Hotan di China, adalah kota paling tercemar kedua dengan AQI rata-rata 110,1, tepat di bawah Ghaziabad. Kualitas udara rata-rata Hotan tahun 2019 merupakan peningkatan dari tahun 2018 saat nilainya 116, tetapi lebih tinggi dari rata-rata tahun 2017 sebesar 91,9. Polusi di Hotan sebagian besar disebabkan oleh pertumbuhan industri yang cepat dan badai pasir yang sering terjadi.
Tangerang Selatan, kota di Indonesia masuk dalam daftar Most Polluted Cities in the World 2024, masuk posisi ke-26 dengan tingkat PM2.5 sebesar 81,3. Sementara Bekasi berada pada posisi ke-45 dengan tingkat PM 2,5 sebesar 62,6.
Polusi, Penyakit Tidak Menular yang Mematikan
Polusi adalah masuknya kontaminan ke udara dan lingkungan yang menyebabkan dampak buruk. Polusi dapat membuat tanah, udara, dan air tidak aman dan tidak layak untuk digunakan.
Ketika orang berpikir tentang polusi, mereka sering berpikir tentang sampah, batu bara, atau bahan bakar fosil yang dibakar; namun, hal-hal seperti suara, cahaya, dan suhu juga dianggap sebagai polusi ketika mereka secara artifisial dimasukkan ke dalam suatu lingkungan.

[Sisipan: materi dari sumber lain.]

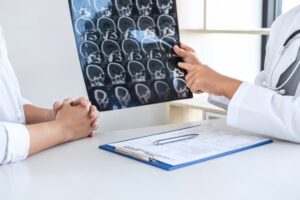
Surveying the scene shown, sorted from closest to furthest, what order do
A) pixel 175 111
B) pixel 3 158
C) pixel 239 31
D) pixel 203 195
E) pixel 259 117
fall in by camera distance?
pixel 203 195 < pixel 3 158 < pixel 259 117 < pixel 239 31 < pixel 175 111

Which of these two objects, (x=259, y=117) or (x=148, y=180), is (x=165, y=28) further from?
(x=148, y=180)

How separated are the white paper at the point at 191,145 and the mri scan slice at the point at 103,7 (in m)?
0.32

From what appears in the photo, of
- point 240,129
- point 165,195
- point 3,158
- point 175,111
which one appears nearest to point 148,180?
point 165,195

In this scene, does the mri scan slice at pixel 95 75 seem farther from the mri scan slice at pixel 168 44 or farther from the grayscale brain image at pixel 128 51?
the mri scan slice at pixel 168 44

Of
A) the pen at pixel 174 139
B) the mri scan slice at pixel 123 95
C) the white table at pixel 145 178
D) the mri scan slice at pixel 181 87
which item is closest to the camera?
the white table at pixel 145 178

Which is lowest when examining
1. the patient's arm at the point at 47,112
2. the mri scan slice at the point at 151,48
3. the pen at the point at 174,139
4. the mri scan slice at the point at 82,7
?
the pen at the point at 174,139

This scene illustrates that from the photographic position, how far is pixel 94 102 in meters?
1.05

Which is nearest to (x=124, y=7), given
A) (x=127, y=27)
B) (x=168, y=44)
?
(x=127, y=27)

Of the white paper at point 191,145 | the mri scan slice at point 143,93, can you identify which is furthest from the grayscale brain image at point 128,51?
the white paper at point 191,145

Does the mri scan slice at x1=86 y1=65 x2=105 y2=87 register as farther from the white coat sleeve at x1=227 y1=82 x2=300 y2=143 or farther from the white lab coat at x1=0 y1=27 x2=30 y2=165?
the white coat sleeve at x1=227 y1=82 x2=300 y2=143

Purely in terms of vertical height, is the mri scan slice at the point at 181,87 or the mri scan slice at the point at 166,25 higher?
the mri scan slice at the point at 166,25

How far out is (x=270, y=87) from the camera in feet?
3.83

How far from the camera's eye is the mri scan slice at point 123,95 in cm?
108

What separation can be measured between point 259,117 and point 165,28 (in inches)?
13.5
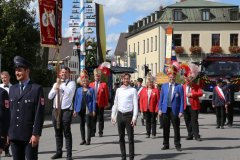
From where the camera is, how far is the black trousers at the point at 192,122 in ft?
52.1

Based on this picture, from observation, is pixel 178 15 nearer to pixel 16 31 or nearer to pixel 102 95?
pixel 16 31

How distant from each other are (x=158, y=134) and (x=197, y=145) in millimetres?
3688

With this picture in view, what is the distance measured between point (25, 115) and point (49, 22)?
11.4 m

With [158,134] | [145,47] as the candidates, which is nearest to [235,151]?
[158,134]

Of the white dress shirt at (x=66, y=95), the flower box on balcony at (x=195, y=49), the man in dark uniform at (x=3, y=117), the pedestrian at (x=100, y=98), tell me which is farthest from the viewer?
the flower box on balcony at (x=195, y=49)

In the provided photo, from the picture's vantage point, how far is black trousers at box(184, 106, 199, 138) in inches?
625

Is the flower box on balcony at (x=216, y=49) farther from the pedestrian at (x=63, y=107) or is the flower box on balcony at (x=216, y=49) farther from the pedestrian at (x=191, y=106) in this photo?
the pedestrian at (x=63, y=107)

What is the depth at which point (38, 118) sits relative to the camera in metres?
7.47

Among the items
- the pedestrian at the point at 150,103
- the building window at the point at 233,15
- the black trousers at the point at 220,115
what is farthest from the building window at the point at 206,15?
the pedestrian at the point at 150,103

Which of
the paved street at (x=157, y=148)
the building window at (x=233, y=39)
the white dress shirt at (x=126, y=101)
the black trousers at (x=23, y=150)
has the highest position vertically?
the building window at (x=233, y=39)

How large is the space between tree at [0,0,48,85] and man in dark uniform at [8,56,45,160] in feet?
64.2

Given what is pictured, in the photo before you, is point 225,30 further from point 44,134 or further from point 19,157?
point 19,157

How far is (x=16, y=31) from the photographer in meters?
27.3

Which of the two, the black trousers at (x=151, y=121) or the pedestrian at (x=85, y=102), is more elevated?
the pedestrian at (x=85, y=102)
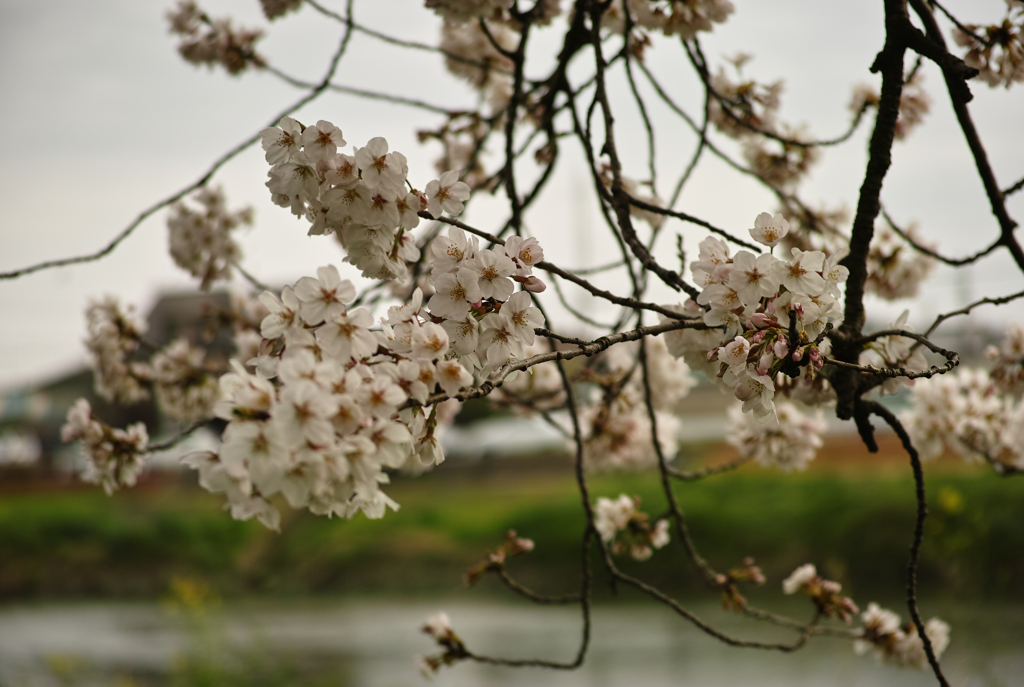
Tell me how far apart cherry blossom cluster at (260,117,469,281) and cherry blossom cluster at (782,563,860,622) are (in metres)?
0.98

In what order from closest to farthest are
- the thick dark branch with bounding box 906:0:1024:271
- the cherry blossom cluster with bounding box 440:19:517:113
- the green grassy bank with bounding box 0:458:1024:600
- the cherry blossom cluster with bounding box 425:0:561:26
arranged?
the thick dark branch with bounding box 906:0:1024:271
the cherry blossom cluster with bounding box 425:0:561:26
the cherry blossom cluster with bounding box 440:19:517:113
the green grassy bank with bounding box 0:458:1024:600

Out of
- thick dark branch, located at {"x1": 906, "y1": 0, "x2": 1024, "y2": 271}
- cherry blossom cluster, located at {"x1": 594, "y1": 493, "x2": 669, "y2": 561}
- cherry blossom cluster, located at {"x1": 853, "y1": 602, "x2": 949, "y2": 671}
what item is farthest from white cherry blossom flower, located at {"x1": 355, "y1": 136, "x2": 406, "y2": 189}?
cherry blossom cluster, located at {"x1": 853, "y1": 602, "x2": 949, "y2": 671}

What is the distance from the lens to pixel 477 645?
4.82 meters

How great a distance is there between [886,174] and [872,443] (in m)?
0.34

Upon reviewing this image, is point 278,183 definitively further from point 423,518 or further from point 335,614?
point 423,518

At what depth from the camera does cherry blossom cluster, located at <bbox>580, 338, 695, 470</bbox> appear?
1810 mm

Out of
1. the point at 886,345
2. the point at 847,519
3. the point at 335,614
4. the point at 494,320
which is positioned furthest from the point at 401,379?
the point at 335,614

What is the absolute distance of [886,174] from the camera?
102 centimetres

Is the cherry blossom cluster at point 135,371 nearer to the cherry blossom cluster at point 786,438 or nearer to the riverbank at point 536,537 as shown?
the cherry blossom cluster at point 786,438

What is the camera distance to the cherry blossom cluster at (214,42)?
1.96m

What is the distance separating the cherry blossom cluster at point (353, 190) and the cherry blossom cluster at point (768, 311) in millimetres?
266

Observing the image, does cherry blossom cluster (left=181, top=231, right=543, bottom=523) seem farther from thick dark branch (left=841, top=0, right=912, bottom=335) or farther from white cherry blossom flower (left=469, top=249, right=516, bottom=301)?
thick dark branch (left=841, top=0, right=912, bottom=335)

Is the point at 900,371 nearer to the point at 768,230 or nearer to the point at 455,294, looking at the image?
the point at 768,230

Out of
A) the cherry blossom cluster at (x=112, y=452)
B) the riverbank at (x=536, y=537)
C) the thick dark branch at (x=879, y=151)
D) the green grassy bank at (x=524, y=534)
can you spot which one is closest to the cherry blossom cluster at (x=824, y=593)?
the thick dark branch at (x=879, y=151)
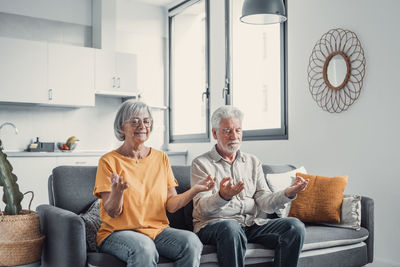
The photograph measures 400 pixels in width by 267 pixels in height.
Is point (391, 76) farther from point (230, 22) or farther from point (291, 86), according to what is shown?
point (230, 22)

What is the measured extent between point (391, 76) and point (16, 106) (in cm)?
405

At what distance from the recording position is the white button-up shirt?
94.8 inches

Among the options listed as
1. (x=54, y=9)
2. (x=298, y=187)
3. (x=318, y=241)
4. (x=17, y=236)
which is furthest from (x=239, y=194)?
A: (x=54, y=9)

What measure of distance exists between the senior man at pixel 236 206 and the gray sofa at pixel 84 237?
0.29 ft

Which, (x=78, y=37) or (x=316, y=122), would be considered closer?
(x=316, y=122)

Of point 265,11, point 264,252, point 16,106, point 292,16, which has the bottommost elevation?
→ point 264,252

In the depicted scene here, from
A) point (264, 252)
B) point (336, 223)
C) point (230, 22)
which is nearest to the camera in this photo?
point (264, 252)

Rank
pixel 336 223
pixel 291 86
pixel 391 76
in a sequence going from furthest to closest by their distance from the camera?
1. pixel 291 86
2. pixel 391 76
3. pixel 336 223

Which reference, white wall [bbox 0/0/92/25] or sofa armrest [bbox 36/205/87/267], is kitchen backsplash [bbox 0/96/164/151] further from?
sofa armrest [bbox 36/205/87/267]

Menurut Pure Earth, polusi beracun merupakan salah satu faktor risiko utama untuk penyakit tidak menular secara global. Penyakit tidak menular menyebabkan 72% dari semua kematian, 16% di antaranya disebabkan oleh polusi beracun. Polusi menyebabkan 22% dari semua penyakit kardiovaskular, 25% kematian akibat stroke, 40% kematian akibat kanker paru-paru, dan 53% kematian akibat penyakit paru obstruktif kronik. Di negara-negara berpenghasilan rendah dan menengah, polusi merupakan faktor risiko utama untuk kematian Non Communicable Disease (NCD) atau penyakit tidak menular.

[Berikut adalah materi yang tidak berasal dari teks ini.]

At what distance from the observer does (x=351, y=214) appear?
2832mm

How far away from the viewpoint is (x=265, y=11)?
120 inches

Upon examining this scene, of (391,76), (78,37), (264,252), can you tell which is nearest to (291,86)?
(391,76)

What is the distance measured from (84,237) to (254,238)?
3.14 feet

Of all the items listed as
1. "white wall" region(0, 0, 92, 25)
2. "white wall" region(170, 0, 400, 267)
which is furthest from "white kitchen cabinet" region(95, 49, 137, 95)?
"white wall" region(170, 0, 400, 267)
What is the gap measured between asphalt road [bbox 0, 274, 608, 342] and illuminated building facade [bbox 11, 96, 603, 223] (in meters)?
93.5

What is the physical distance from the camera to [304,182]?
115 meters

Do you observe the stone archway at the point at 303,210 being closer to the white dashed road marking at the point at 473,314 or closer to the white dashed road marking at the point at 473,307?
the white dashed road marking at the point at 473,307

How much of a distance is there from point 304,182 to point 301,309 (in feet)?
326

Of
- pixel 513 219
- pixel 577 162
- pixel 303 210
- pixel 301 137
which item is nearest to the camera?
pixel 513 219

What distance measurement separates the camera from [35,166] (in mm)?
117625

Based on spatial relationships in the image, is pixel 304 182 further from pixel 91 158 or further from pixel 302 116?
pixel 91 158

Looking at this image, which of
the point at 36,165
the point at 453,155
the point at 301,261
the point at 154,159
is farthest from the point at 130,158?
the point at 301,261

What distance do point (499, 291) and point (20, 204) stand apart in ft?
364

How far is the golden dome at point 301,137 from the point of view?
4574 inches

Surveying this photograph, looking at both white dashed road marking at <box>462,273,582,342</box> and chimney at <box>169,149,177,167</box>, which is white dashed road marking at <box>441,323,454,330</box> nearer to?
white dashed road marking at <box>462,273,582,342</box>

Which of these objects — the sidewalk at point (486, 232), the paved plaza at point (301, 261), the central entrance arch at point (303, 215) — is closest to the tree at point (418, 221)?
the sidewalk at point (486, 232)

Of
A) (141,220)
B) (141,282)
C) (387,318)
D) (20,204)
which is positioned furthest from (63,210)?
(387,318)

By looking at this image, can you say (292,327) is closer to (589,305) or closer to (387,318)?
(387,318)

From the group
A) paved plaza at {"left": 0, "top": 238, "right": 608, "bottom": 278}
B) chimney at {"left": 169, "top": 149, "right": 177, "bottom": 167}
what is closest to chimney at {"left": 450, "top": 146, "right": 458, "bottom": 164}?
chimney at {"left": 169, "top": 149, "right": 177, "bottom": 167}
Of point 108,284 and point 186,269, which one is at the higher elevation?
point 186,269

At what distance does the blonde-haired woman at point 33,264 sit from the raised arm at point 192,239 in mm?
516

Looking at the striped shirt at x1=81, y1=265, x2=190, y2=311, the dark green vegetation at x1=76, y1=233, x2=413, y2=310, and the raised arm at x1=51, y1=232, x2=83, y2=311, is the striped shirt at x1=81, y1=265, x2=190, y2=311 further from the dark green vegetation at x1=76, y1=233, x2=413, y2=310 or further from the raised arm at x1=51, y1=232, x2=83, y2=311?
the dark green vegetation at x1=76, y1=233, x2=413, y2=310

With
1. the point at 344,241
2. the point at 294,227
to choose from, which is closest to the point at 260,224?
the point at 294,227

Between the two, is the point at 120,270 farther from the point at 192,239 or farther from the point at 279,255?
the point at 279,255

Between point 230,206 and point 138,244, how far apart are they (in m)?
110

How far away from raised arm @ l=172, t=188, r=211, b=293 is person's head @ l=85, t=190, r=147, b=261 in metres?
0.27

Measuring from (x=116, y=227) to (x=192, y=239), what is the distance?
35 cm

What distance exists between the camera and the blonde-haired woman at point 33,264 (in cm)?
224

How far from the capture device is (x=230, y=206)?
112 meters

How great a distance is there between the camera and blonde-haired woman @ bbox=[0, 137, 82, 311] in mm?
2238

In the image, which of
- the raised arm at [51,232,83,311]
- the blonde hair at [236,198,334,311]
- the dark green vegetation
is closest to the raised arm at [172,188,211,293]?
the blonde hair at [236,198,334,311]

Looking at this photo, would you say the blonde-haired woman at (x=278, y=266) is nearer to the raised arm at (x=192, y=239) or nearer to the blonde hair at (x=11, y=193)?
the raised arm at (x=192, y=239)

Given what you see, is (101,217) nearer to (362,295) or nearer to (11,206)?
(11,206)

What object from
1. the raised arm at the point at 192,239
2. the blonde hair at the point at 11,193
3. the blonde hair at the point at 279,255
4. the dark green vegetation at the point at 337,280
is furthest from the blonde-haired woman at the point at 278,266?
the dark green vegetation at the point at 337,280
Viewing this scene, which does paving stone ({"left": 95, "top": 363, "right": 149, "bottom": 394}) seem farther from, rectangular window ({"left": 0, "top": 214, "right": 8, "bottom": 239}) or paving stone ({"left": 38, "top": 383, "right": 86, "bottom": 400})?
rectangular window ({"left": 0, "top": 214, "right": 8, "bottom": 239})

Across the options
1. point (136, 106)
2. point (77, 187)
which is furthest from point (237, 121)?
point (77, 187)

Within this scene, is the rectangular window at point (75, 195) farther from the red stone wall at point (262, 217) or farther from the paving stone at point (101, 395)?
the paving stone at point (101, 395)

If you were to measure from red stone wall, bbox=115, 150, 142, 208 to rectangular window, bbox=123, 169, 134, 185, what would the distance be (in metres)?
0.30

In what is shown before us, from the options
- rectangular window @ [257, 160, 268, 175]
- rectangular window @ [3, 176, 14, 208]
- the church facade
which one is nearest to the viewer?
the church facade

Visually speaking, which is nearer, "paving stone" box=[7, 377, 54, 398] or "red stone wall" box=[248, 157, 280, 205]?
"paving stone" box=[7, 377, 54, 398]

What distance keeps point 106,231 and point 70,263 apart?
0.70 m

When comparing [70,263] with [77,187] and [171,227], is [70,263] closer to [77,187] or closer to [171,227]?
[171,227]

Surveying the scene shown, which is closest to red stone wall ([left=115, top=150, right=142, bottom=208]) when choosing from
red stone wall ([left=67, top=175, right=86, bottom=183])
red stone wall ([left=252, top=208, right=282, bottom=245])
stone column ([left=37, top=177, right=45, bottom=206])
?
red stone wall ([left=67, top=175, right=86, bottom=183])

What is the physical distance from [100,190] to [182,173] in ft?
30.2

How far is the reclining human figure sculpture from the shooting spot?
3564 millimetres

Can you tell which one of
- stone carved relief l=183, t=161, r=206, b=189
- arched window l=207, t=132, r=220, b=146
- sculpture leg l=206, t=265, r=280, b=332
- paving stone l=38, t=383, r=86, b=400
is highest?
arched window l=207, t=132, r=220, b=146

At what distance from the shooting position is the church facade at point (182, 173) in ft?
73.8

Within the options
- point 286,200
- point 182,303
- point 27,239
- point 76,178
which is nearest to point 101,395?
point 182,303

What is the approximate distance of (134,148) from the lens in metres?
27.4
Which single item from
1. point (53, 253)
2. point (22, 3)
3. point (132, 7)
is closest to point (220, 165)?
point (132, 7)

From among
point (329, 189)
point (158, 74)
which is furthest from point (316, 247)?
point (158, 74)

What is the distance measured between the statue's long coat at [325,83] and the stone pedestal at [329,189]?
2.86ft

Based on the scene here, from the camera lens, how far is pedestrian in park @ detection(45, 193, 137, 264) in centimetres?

Di Amerika Serikat, 44% sungai, 64% danau, dan 30% daerah teluk dan muara tidak cukup bersih untuk berenang atau memancing, menurut Environmental Protection Agency (EPA) atau Badan Perlindungan Lingkungan. Menurut Perserikatan Bangsa-Bangsa, 783 juta orang di seluruh dunia tidak memiliki akses ke air bersih dan 2,5 miliar orang tidak memiliki sanitasi yang layak.
Polusi berdampak negatif pada manusia, satwa liar, kehidupan laut, iklim, dan banyak lagi.

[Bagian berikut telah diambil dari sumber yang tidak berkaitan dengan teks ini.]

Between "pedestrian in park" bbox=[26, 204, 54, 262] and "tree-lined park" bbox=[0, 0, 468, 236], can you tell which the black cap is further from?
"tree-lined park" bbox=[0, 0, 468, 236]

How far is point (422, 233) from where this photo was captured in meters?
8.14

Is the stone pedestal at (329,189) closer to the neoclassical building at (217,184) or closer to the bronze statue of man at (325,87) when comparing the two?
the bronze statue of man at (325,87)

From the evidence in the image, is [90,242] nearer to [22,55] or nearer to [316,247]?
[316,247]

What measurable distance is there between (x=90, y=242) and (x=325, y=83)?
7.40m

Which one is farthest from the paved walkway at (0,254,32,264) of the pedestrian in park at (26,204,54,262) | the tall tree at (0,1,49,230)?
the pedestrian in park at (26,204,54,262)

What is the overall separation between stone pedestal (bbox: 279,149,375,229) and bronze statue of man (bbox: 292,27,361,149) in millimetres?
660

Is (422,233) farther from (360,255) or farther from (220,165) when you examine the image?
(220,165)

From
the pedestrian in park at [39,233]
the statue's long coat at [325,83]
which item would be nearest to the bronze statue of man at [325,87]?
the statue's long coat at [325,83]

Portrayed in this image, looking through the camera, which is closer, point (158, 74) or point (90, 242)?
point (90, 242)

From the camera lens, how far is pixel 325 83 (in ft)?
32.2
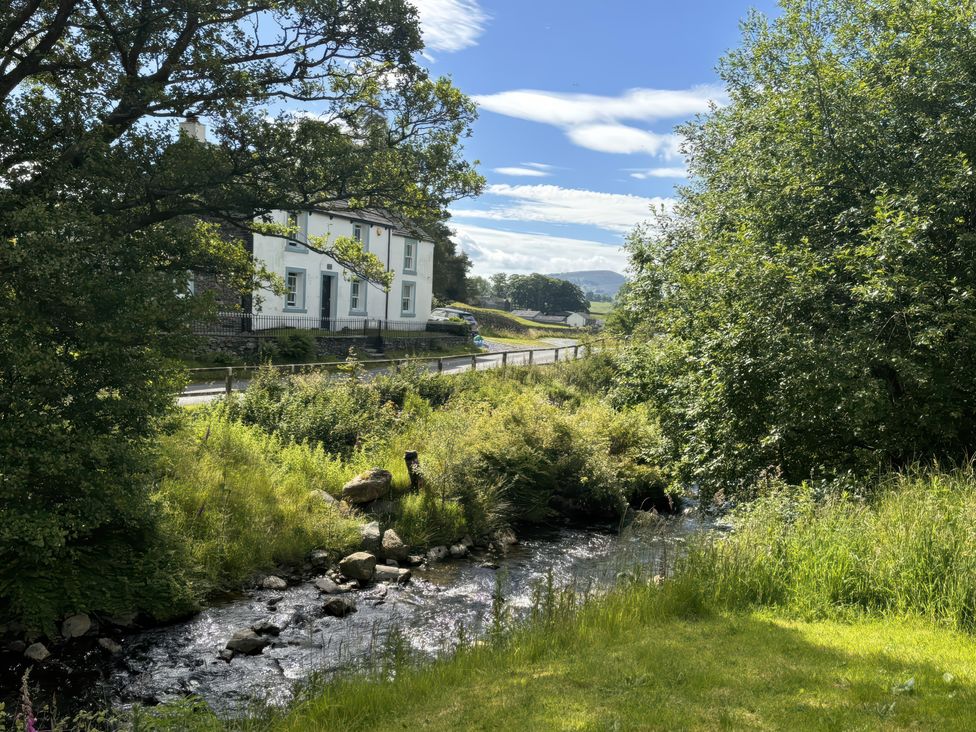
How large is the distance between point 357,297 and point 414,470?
1108 inches

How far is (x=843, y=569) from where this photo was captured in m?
6.94

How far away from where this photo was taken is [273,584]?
10.3 meters

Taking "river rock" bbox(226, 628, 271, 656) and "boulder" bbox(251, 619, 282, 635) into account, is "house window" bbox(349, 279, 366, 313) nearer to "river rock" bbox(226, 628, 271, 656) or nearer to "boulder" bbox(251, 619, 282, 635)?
"boulder" bbox(251, 619, 282, 635)

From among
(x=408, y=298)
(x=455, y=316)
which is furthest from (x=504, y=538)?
(x=455, y=316)

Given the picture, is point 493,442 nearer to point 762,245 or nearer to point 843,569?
point 762,245

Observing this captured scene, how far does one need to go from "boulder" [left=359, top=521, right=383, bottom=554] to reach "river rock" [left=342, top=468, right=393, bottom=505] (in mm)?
1093

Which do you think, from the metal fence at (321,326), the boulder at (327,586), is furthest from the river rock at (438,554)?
the metal fence at (321,326)

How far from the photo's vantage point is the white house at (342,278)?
3403cm

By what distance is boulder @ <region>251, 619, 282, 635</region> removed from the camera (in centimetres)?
869

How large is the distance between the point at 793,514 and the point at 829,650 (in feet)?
9.97

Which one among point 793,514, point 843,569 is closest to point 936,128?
point 793,514

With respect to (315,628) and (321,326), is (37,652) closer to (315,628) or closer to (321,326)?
(315,628)

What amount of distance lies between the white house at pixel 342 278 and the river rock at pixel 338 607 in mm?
22267

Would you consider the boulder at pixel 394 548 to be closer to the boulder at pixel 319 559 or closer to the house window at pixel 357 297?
the boulder at pixel 319 559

Konon keengganan pemerintah di seluruh dunia untuk mengatasi krisis polusi disebabkan oleh keengganan mereka untuk menerapkan kebijakan yang mengatasi pencemar besar. Melakukan hal itu akan berdampak negatif pada industri otomotif, petani, perusahaan konstruksi, dan banyak lagi. Para pembuat kebijakan harus mencapai keseimbangan untuk menyelamatkan kesehatan warga negaranya.